Backtesting Description

Backtesting Description

How Do You Develop a Good Indicator, Model or Strategy? Backtest To Establish Its Effectiveness.

Backtesting is the process of testing an investment strategy with historical data to ensure its viability before risking any actual capital. An investment in a strategy can be simulated over an appropriate period of time and the results analyzed for the levels of profitability and risk. The backtesting process is the same for indicators, models and strategies and we use these terms interchangeably in the discussion below.

The primary goal of backtesting is to simulate real investment experience using historical data. For instance, if we were trying to develop an indicator for the S&P 500 Index, we would use the S&P 500 Index's historical pricing data. First, we would develop a concept, say that if the S&P 500 Index crosses below its x-day moving average, we should sell and if it crosses above its x-day moving average, we should buy. Then we would optimize to determine the value of x (the number of days in the moving average) that would yield the best results using a portion of the historical data (referred to as in-sample data). Let's say the optimized value turns out to be 200 days. Next, we would compare the results of the optimized backtest in-sample results with the results of a backtest with the same strategy and settings (sell if the price of the S&P crosses below its 200-day moving average and buy if it crosses above) in a different sample time period (referred to as out-of-sample data).

The backtesting process simulates investment in real-time, since the out-of-sample data were not considered in the optimization. If the profitability and risk characteristics are similar for both samples, then the indicator, model or strategy can be deemed to be valid and robust, and it is ready to be implemented in real-time markets. If the strategy fails in out-of-sample comparisons, then the strategy should be abandoned. Further modifications made to improve the indicator or strategy by going back to the in-sample data create a high risk of "curve fitting" to the historical data, which nullifies the validity of the whole backtesting process and makes it statistically meaningless.

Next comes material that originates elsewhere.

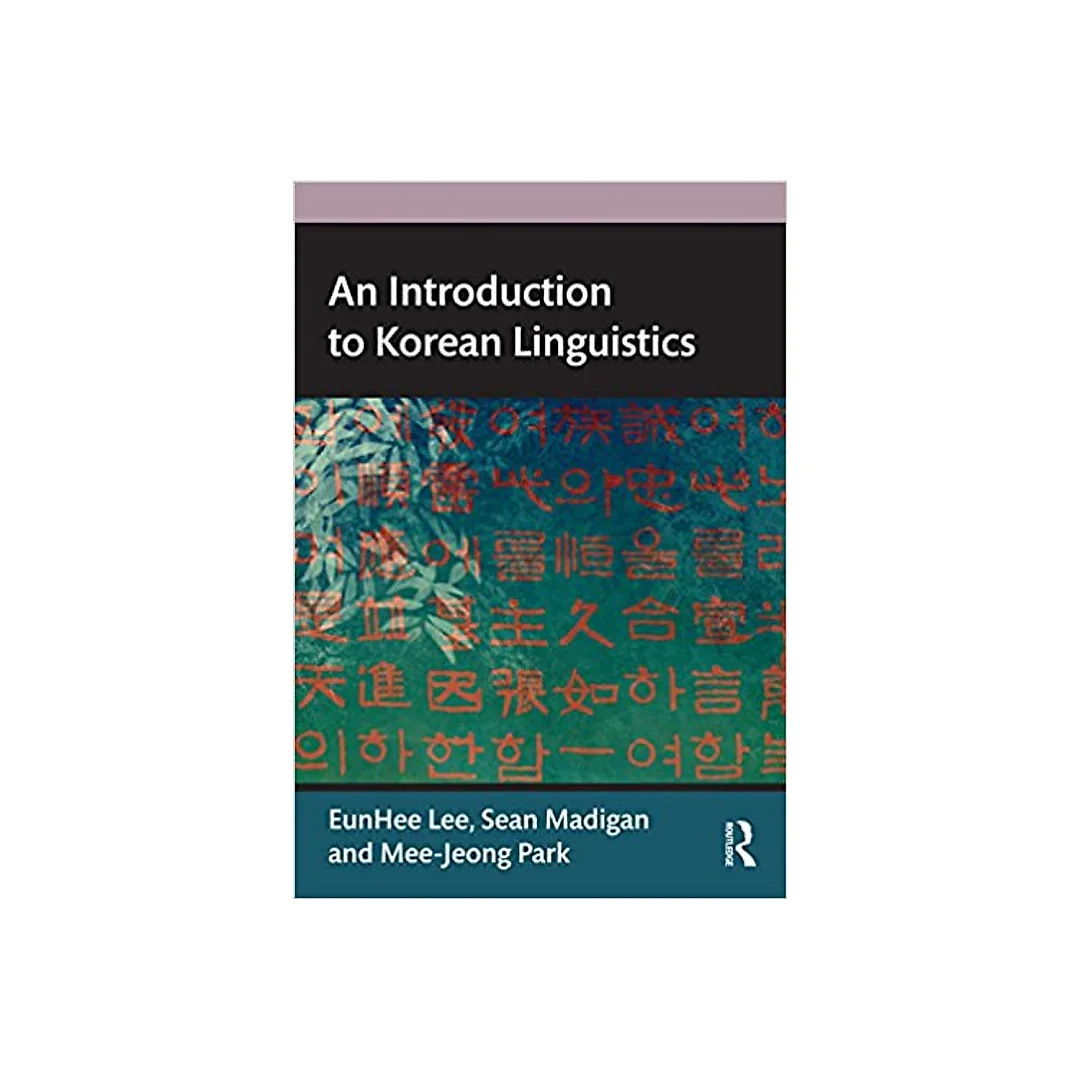An Introduction to Korean Linguistics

We tested and refined the indicators (as well as our risk model and our strategies) using a portion of our historical data (in-sample testing). We then evaluated the indicators with the rest of our historical data to simulate how they would perform in real life (out-of-sample testing).

Normally, the performance of the out-of-sample tests is worse than the in-sample tests. This stands to reason, because inputs could be modified in the in-sample testing to improve the results. Out-of-sample testing is based on the statistically valid notion that it provides an unbiased estimate of the indicator’s future performance. If the out-of-sample results are almost as good as the in-sample results, the indicator has merit.

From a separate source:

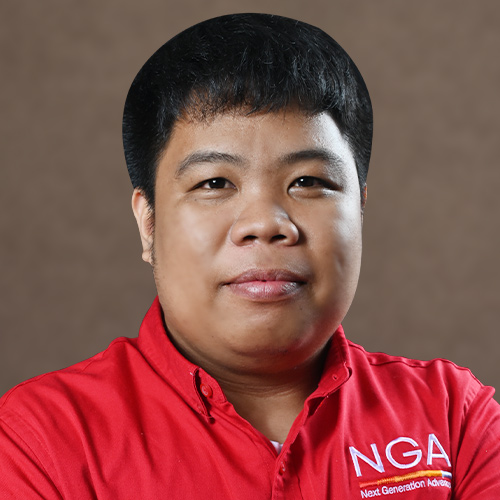 Daniel Corpuz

Valid, robust indicators (models, strategies) have common characteristics:

They are based on an intuitive, sound econometric or rational basis, and not on random discovery of patterns. Without an accurate understanding of how and why an indicator/strategy produces the patterns that we see, we cannot know whether or for how long the indicator/strategy will continue to produce accurate signals in the future.

They are based on ample data history. While not always possible, we normally want at least 30 signals (buys or sells) to confirm the indicator’s significance. See Number of Signals in Data Facts section.
They are conceptually simple and use a minimum number of parameters. Enrico Fermi was famously know for quoting 20th Century mathematician John von Neumann, “With four parameters I can fit an elephant, and with five I can make him wiggle his trunk.” What did von Neumann mean by this? He meant by using enough input variables (parameters) in a model, one can get any result one wants by curve fitting.
- The greater the number of parameters used to determine the indicator/strategy and the more complex it is, the greater chance that data mining/excessive curve fitting has occurred and the less likely the indicator/strategy will work in the real world.